DIRECTIONS:
1. In the post on risk in engineering, list each action that the sentence beginning "You sit down" describes engineers taking.
2. Shorten the paragraph of the post on risk in engineering that begins "I had a chat with one attendee" while keeping its main facts.

** Start PAGE EXTRACT **

I gave a talk about risk and safety in engineering at the DevOps user group in Frankfurt recently.

I talked about practical drift, normalization of deviance and the general ideas of risk and how complex systems make it almost impossible to predict all possible outcomes for a system running in production. The idea of the unknown unknowns (thanks, Donnie Rumsfeld!) and Black Swans (courtesy of Nassim Taleb) also came up.

A black swan, or an unknown unknown, is an event that is not just unlikely, no one has ever seen or consider it before. It’s an accumulation of events so unlikely, that them coming together is beyond the risks anyone would normally consider, 9/11 comes to mind.

I had a chat with one attendee, who suggested that, before you build a system, you look at its properties and look at the possible influences of each one, considering the possible risks of things, going further and further back the causal chain of possible events that could lead up to an incident in the system to be designed and built.

As engineers, this seems like a plausible idea to us. You sit down, you look at your system from all known angles, you measure things, you apply some math here and there.

We like to think of engineering as a predictable practice. Once something’s built with the right measurements, with the right tools and with a touch of craftsmanship, it’ll last.

As a German, this idea certainly appeals to me. If there’s anything we enjoy doing, it’s building machines or parts for machines, or build machines to build parts of other machines.

The Boeing wing test

Take this picture, for instance. It’s a magnificent sight, and it’s a testimony to predictive engineering. It’s the infamous wing test for the Boeing 787 Dreamliner.

For the test, the plane’s wings are attached to a pretty impressive contraption. They’re slowly pulled upwards to find the breaking point.

This test is intended to go way beyond the circumstances commonly found during normal flight operations, up to 150% above normal levels.

There’s a video from a similar stress test for the Boeing 767 too. The wings break spectacularly at 154% beyond normal levels.

The engineers are cheering. The wings were built to withstand this kind of pressure, so it’s only understandable, especially for us fellow engineers, that these guys are beyond happy to see their predictions realized in this test.

Ideally, you will never see wings being bent to these extremes.

Wings are but one piece in the big, complex system that is a modern plane.

** End PAGE EXTRACT **
** Start DATA EXCERPT **

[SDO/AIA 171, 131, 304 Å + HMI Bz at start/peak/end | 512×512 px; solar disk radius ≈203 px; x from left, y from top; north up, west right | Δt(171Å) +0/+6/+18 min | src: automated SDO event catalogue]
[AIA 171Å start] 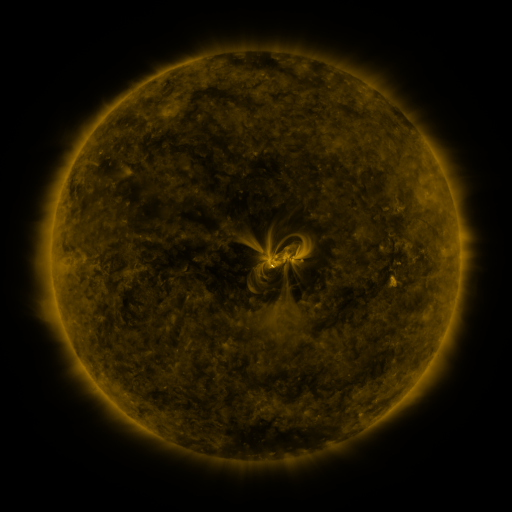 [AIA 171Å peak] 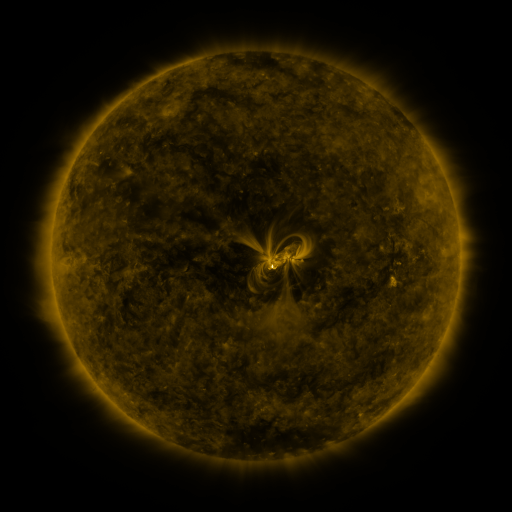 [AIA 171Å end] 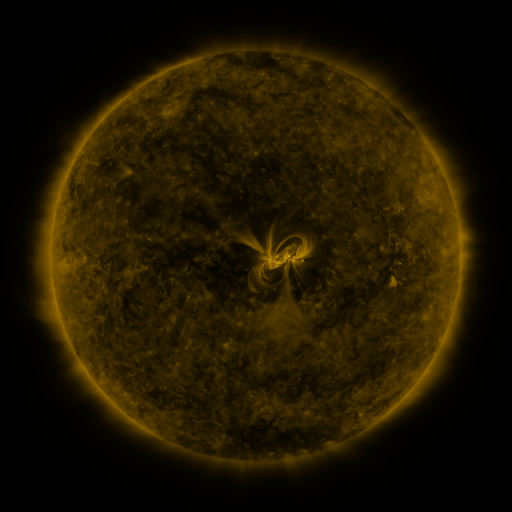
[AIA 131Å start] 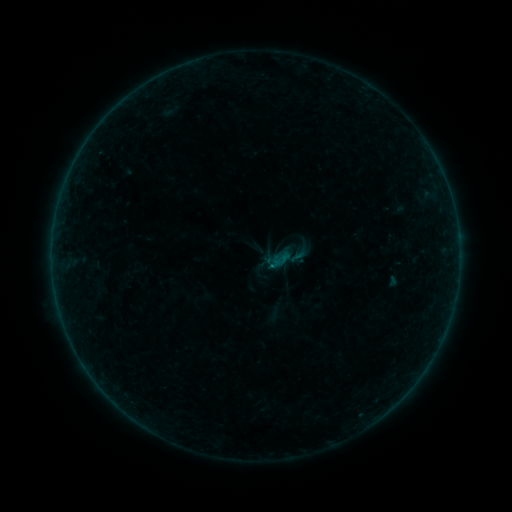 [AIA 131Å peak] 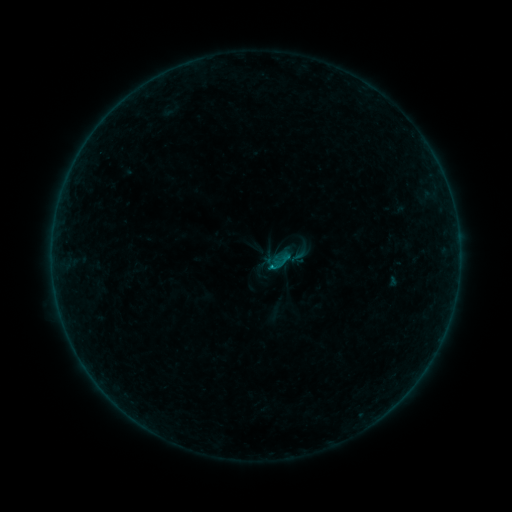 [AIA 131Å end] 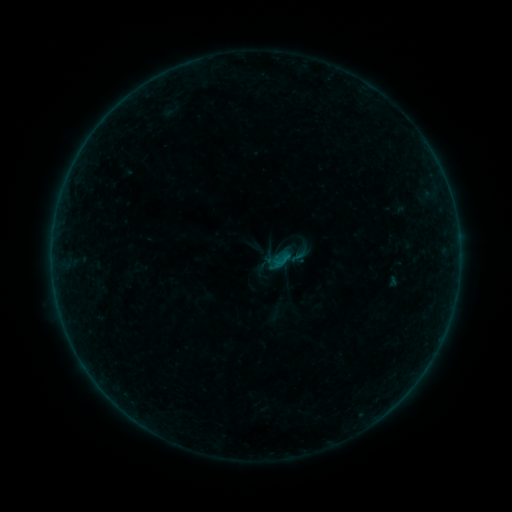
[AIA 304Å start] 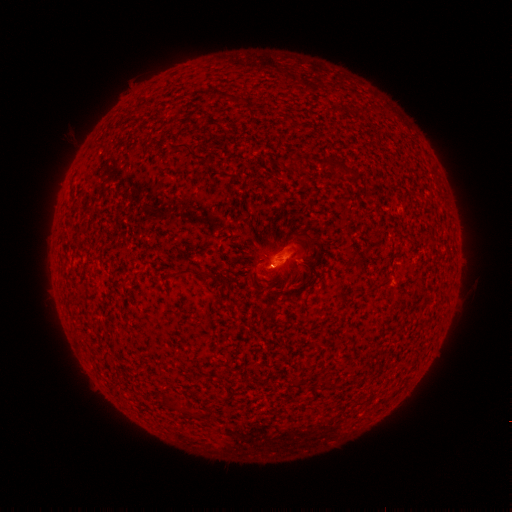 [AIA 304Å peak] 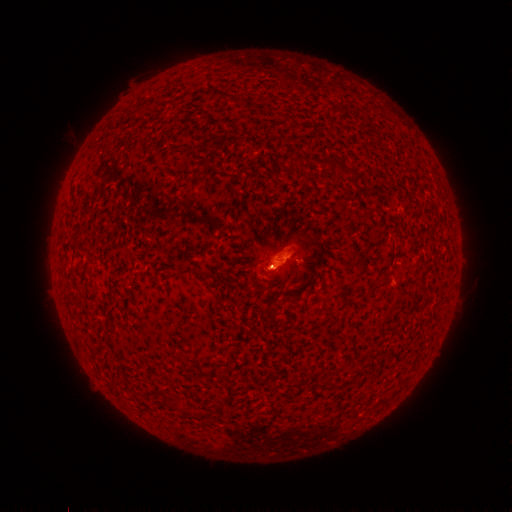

** End DATA EXCERPT **

FINAL RESULTS:
1.
- Sit down
- Look at the system from all known angles
- Measure things
- Apply some math here and there

2. An attendee suggested that before building a system, you examine each of its properties and their possible influences and risks. You would then trace the causal chain of events that could lead to an incident further and further back.